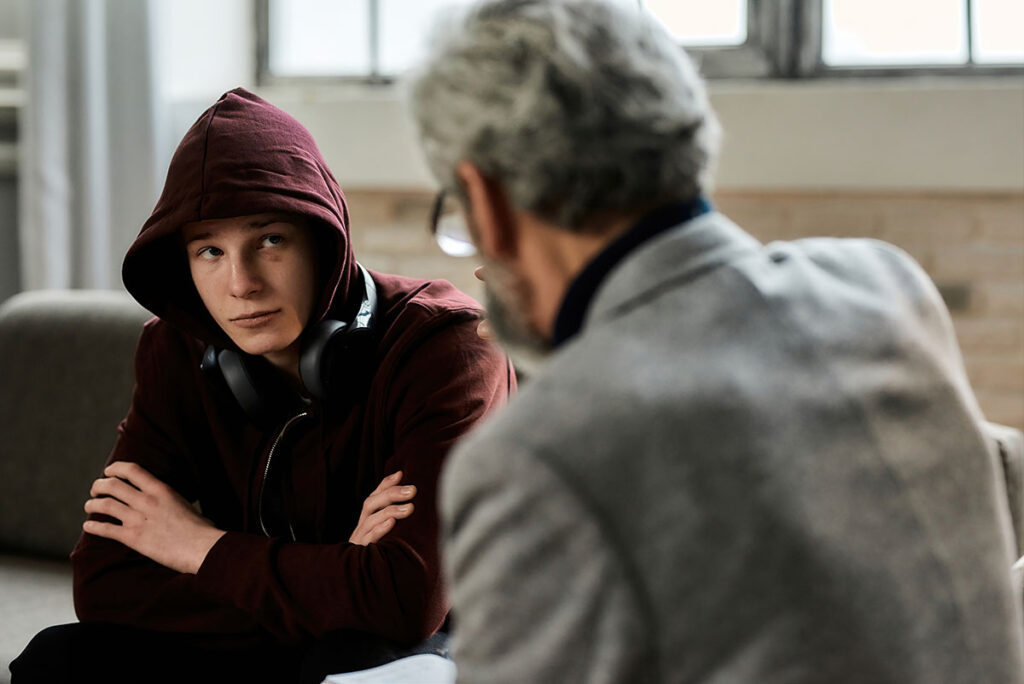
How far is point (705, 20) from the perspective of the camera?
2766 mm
***
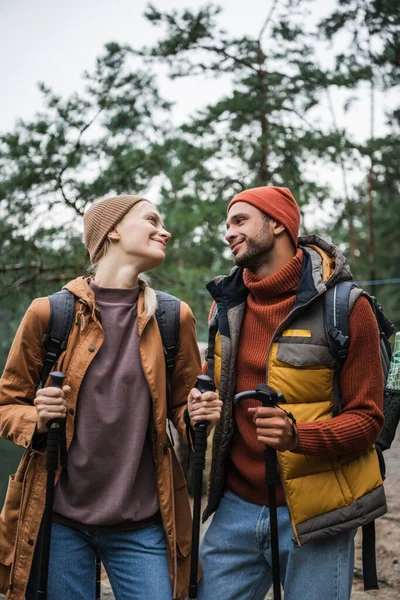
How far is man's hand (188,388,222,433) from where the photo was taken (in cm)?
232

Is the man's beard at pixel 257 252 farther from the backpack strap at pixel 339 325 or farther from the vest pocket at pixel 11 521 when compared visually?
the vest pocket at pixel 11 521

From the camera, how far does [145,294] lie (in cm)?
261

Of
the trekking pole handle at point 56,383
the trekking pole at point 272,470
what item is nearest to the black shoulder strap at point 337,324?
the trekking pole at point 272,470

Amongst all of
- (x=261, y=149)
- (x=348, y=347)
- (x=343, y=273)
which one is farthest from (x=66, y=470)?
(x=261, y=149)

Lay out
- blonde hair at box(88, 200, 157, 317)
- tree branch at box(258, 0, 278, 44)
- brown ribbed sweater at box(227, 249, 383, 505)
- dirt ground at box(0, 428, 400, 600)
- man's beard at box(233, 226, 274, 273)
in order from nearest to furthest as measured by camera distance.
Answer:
***
• _Required work_: List every line in the material above that contains the word "camera", copying each line in full.

• _Answer_:
How far is point (705, 20) from the perspective of the camera?
From the camera, how far does [145,294] lie (in cm)?
in order from nearest to furthest as measured by camera distance.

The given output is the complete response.